■ YOUR INSTRUCTIONS:
Only lines holding "Seated" are wanted; copy each of them from the records below.

■ TASK MATERIAL:
* * * * * * * * *

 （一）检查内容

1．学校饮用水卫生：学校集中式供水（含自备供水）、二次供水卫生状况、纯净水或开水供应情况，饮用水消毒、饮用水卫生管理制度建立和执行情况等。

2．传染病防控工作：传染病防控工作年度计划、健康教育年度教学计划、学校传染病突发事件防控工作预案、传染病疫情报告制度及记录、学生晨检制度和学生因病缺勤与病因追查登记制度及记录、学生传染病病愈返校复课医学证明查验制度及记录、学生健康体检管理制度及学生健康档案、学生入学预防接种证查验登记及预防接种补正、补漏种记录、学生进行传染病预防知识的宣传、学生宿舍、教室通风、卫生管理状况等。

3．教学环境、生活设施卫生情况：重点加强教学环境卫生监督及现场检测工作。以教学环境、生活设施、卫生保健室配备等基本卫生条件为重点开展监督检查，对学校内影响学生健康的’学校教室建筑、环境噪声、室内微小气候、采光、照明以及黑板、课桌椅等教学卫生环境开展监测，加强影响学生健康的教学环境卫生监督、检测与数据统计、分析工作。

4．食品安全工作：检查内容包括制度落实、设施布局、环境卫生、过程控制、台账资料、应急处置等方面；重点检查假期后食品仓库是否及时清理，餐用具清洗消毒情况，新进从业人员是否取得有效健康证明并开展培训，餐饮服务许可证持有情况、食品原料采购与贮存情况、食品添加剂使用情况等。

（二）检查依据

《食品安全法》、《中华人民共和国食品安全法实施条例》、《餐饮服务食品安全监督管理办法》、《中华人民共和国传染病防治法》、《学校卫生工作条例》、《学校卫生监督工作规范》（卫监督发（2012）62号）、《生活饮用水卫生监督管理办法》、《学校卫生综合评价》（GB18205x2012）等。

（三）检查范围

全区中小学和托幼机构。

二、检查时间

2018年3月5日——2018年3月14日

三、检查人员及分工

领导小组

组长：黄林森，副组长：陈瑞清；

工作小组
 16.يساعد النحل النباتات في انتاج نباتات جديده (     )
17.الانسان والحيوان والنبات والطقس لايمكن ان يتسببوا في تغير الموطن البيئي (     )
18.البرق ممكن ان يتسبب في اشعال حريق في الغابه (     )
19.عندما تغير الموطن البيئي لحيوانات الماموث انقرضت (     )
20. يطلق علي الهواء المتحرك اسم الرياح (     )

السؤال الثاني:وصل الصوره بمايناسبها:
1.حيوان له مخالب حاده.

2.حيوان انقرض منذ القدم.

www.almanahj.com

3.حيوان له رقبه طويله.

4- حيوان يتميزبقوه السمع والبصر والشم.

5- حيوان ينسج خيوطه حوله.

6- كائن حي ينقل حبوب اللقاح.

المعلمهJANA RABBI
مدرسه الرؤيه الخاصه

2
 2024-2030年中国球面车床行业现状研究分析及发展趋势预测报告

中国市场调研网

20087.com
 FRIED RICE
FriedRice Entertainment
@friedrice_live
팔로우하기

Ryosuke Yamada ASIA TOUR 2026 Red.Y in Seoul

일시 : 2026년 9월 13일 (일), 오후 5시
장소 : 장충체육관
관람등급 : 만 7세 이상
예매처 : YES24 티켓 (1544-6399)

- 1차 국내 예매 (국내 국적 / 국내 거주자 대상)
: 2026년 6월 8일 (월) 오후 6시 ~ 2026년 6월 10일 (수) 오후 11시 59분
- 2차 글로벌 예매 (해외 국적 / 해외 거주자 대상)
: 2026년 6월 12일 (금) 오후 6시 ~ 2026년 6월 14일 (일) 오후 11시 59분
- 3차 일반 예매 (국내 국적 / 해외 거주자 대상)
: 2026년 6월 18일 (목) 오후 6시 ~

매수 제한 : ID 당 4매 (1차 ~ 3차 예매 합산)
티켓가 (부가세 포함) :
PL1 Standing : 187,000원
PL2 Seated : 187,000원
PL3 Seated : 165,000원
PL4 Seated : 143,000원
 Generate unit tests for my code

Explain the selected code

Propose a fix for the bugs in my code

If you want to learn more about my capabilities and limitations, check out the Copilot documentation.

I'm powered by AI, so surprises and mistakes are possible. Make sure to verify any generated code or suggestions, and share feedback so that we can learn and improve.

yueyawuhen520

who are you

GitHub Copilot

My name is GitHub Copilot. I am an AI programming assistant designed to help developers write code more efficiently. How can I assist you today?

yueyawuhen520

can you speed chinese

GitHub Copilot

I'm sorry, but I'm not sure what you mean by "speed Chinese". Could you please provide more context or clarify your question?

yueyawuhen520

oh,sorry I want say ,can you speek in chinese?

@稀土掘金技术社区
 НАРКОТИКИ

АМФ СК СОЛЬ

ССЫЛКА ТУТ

* * * * * * * * *

■ OUTPUT BELOW:
PL2 Seated : 187,000원
PL3 Seated : 165,000원
PL4 Seated : 143,000원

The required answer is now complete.